EXERCISE INSTRUCTIONS:
1) In the forum thread about the 1997 Volvo 960 as an EV candidate, how many shift solenoids does MrCrabs say his Escort has?
2) Carry on the forum thread about the 1997 Volvo 960 EV candidate from the point where it stops.

PASSAGE TO READ:
# 1997 Volvo 960 Candidate



## xrotaryguy (Jul 26, 2007)

That Volvo is a bit on the porky side too isn't it?

You have lots of options with an automatic transmission equipped donor car: swap in a manual box/pedal cluster/master cyl/etc, remove the transmission completely and build a single speed drive system, or keep the automatic.


For more information on how to use an automatic transmission with an EV, see this thread.


----------



## MrCrabs (Mar 7, 2008)

According to Wikipedia the Volvo 960 has an electronically controlled tranny.
http://en.wikipedia.org/wiki/Toyota_A_transmission#A43DE

You will need to get your hands on the factory service manual, or at least a Haynes or Chiltons repair manual to find some wiring diagrams.


----------



## demolay rules (Feb 28, 2008)

In that case, has anyone made a pushbutton transmission that they are selling yet? Are there any plans?


----------



## MrCrabs (Mar 7, 2008)

You have probably seen my posts talking about building some kind of controller for my automatic in my escort.
I don't intend to sell anything... but I was planning on putting up a website showing my ev conversion, including the transmission controller.

The theory is that the electronic control can be moved from the stock engine computer to a separate system. The solenoids in the transmission don't care where they get power from, they just turn on when power is applied. If you can get the factory service manual, or find the wiring diagrams somewhere, you can figure out how many solenoids there are. Then you would need to find the shift pattern.

In my Escort, there are 3 shift solenoids, and the factory service manual tells the patterns for 1st, 2nd, 3rd (under 30), 3rd (over 30) and 4th.
With this info I can build a circuit up to let me select the gear, and my controller will turn on the correct shift solenoids.
You might get lucky, and have a transmission where its only 1 solenoid per gear is needed, and then you could use a rotary switch to pass power to the desired solenoid.


----------



## demolay rules (Feb 28, 2008)

COLLECTED MATERIAL:
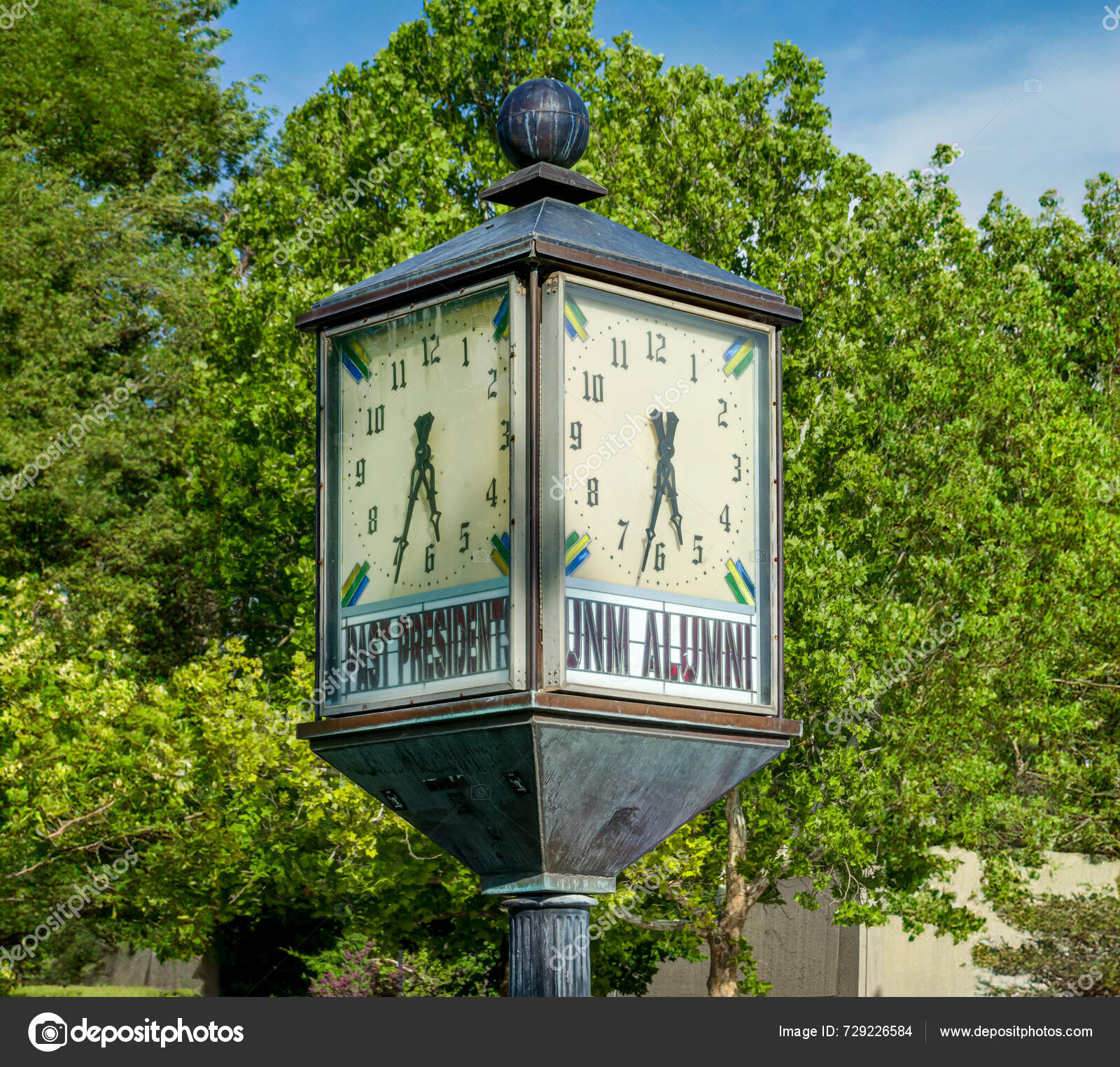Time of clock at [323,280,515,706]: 5:33
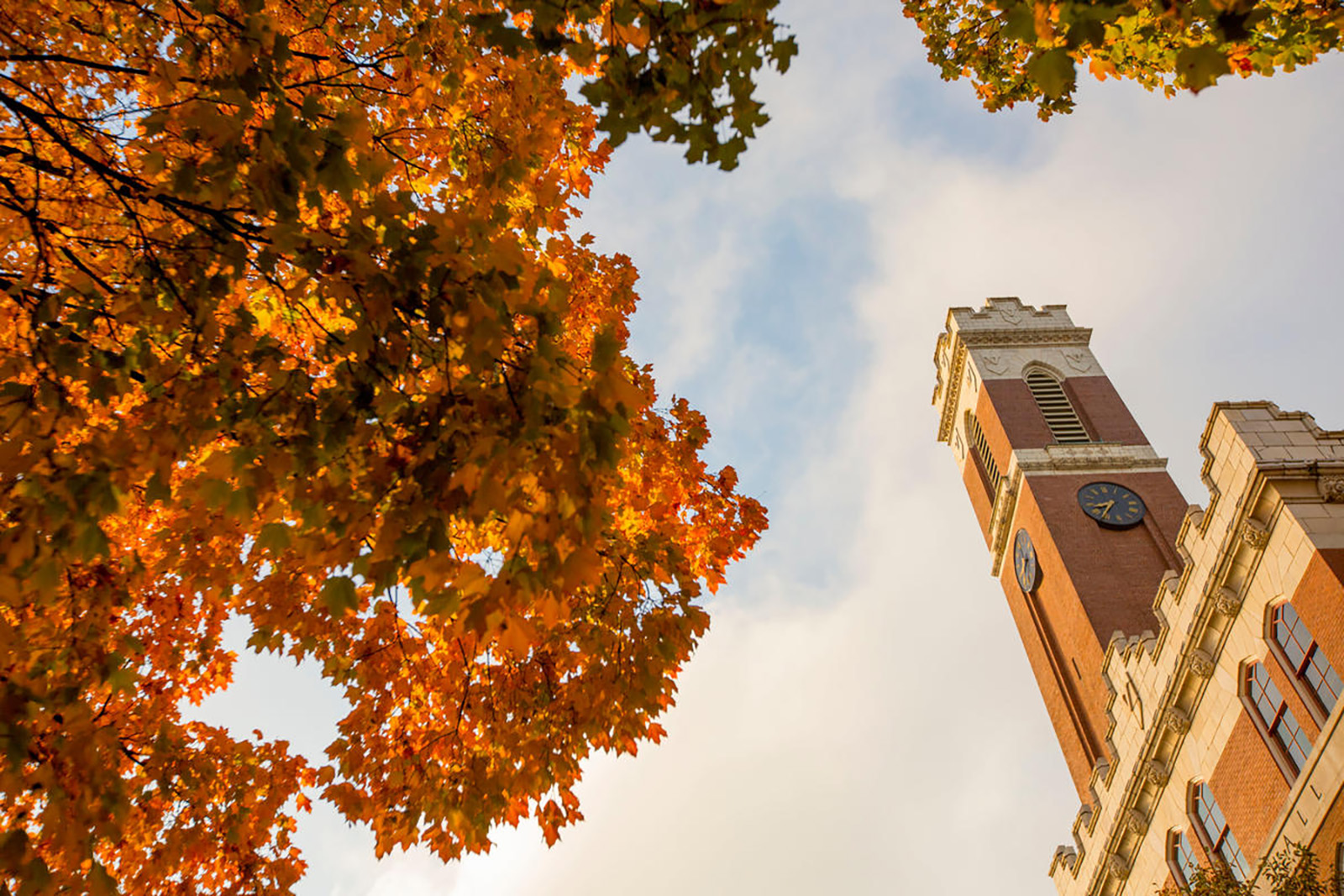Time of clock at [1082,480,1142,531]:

EXPECTED ANSWERS:
1) Three.

2)
After scavenging around the internet for a very long time looking for even the slightest bit of info on how the solenoids in the trans work. My efforts were fruitful! http://www.zoom-tech.com/downloads/support/tranxpages/asian/toyota.pdf

Since I am not all that handy with wiring and electricity in general, could someone please give me what the wiring/switches would roughly look like?

Any help is appreciated! Thank you for all of it.


----------



## the slashmaster (Feb 24, 2008)

I also have a volvo I'm thinking about converting. I would think finding and paying for a standard tranny would be much easier than messing with the automatic. That's my plan anyway.


----------



## MrCrabs (Mar 7, 2008)

http://www.toyotanation.com/forum/showthread.php?p=1503081

That is the thread I found a while ago that got the idea of a transmission controller in my head in the first place.
There is a list of parts there, looks like radioshack would have everything needed.
Rotary Switch http://www.radioshack.com/product/i...032058.2032230.2032278&pg=3&parentPage=family
DPDT relay http://www.radioshack.com/product/i...PAD/Product+Type/DPDT&fbc=1&parentPage=family
DPDT relay holder http://www.radioshack.com/product/i...PAD/Product+Type/DPDT&fbc=1&parentPage=family
SPST Relay http://www.radioshack.com/product/i...&cp=2032058.2032230.2032277&parentPage=family


----------



## Fatboy (Oct 30, 2007)

the slashmaster said:


> I also have a volvo I'm thinking about converting. I would think finding and paying for a standard tranny would be much easier than messing with the automatic. That's my plan anyway.


I agree!
Why waste time on reinventing the wheel.
Also, what's to say that a manual transmission from other makes of cars couldn't be used? The front u-joints can be only one of two problems to solve, the other is a shifter.
Cutting and rewelding a different yoke on a driveshaft is a fairly simple operation. The best way is to use the drivehaft that matches the transmission and reweld the differential end to the Volvo yoke. The yokes must be timed correctly too.
Shortened quite a few drive shafts, never had one fail.

FatBoy


----------



## ww321q (Mar 28, 2008)

Sometimes you can get lucky and get an oddball u-joint that will match up the two parts J.W.


----------



## Fatboy (Oct 30, 2007)

ww321q said:


> Sometimes you can get lucky and get an oddball u-joint that will match up the two parts J.W.


That's true but I never seem to be that lucky. Besides, I like to do things that other people say won't work. The last time that happened I rewelded one together with oxy/accet and coat hangers for a couple of guys that went out to show me how easy it would break. They blew the transmission trying...Touche'.

Along the lines of using a foreign tranmission, I think that I would use something like a GM 3 speed w/unsyncronized 1st gear. I'd like to spin as few gear sets as possible and would completely remove the low slider gear but it also serves as reverse too. With just the second gear and direct there would only be a single movement rearward of the shift lever, no gates. Most parts houses sell aftermarket shifters for these simple transmissions too.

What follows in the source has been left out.